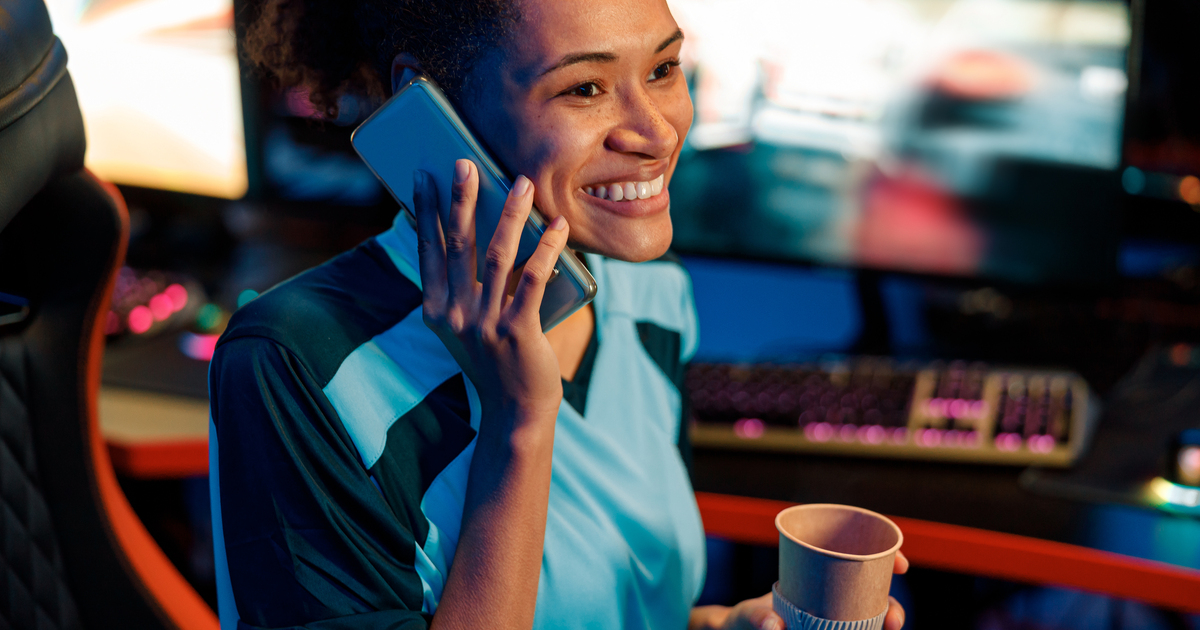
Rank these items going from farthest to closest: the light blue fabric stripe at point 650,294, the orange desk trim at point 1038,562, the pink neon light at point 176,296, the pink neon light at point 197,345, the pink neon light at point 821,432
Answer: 1. the pink neon light at point 176,296
2. the pink neon light at point 197,345
3. the pink neon light at point 821,432
4. the light blue fabric stripe at point 650,294
5. the orange desk trim at point 1038,562

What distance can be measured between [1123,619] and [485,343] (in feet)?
4.93

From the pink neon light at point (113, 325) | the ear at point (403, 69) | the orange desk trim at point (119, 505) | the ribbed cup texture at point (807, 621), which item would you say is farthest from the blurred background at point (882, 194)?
the ribbed cup texture at point (807, 621)

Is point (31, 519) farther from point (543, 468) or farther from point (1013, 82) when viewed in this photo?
point (1013, 82)

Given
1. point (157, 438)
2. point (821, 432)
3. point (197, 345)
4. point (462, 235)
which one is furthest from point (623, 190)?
point (197, 345)

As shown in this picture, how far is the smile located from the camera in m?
0.72

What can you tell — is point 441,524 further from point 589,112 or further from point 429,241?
point 589,112

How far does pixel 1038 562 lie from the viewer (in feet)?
2.79

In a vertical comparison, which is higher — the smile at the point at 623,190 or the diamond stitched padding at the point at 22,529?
the smile at the point at 623,190

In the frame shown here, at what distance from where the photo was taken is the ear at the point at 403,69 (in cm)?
72

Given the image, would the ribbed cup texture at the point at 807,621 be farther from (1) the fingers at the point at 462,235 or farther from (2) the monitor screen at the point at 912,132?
(2) the monitor screen at the point at 912,132

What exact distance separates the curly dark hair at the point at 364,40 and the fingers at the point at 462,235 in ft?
0.30

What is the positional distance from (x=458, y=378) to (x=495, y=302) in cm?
12

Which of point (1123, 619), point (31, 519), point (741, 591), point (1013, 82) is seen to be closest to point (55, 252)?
point (31, 519)

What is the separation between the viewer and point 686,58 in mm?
1279
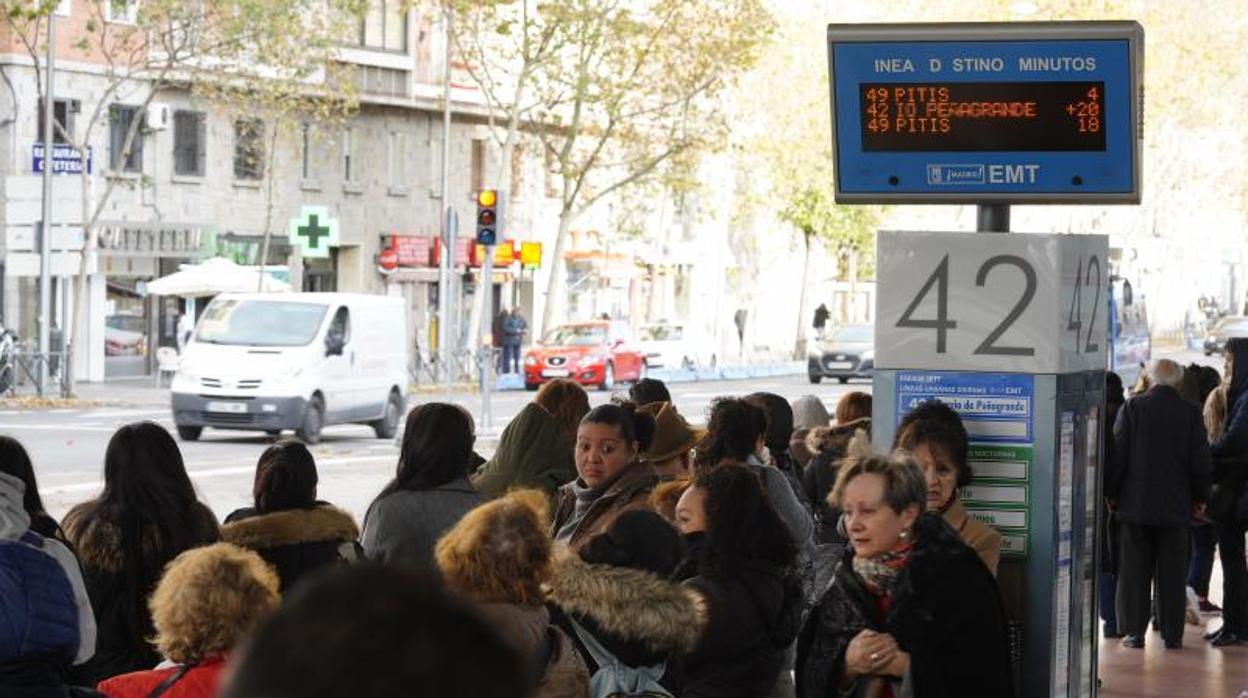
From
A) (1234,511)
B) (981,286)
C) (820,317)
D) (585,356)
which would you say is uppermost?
(820,317)

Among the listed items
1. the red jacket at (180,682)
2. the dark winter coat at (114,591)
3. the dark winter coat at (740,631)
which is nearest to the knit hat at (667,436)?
the dark winter coat at (114,591)

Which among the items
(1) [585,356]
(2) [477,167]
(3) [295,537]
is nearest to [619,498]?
(3) [295,537]

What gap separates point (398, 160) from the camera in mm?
Result: 61688

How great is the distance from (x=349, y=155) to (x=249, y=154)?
15.6 ft

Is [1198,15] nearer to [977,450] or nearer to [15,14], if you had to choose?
[15,14]

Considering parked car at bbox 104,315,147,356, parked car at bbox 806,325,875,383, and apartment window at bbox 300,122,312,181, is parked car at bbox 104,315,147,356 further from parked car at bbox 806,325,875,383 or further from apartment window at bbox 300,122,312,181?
parked car at bbox 806,325,875,383

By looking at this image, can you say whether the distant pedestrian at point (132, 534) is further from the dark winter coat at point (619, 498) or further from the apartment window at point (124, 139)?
the apartment window at point (124, 139)

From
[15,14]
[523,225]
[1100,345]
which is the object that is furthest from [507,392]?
[1100,345]

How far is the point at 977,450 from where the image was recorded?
8227mm

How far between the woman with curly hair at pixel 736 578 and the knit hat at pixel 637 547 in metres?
0.36

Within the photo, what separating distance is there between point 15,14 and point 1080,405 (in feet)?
46.6

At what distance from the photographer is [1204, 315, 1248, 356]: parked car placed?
245 ft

================================

## Requirements
Can you return everything from the line containing "Considering parked car" down to the end of the rows, that line included, with every line kept word for word?

## Answer to this problem
Considering parked car at bbox 104,315,147,356, parked car at bbox 806,325,875,383, and apartment window at bbox 300,122,312,181, is parked car at bbox 104,315,147,356 further from parked car at bbox 806,325,875,383 or further from apartment window at bbox 300,122,312,181?
parked car at bbox 806,325,875,383

By looking at this image, can you say whether the distant pedestrian at point (132, 534) is further from the dark winter coat at point (619, 498) or further from the apartment window at point (124, 139)?
the apartment window at point (124, 139)

From
[15,14]
[523,225]
[1100,345]
which is the object that is furthest from [507,392]?
[1100,345]

How far is the point at 977,450 from where the image was recorded?
8227mm

How far between the woman with curly hair at pixel 736 578 and the knit hat at pixel 637 547 in metres?
0.36

Within the photo, what separating distance is there between point 15,14 and point 1080,405 (in feet)?
46.6

At what distance from the photographer is [1204, 315, 1248, 356]: parked car placed?
245 ft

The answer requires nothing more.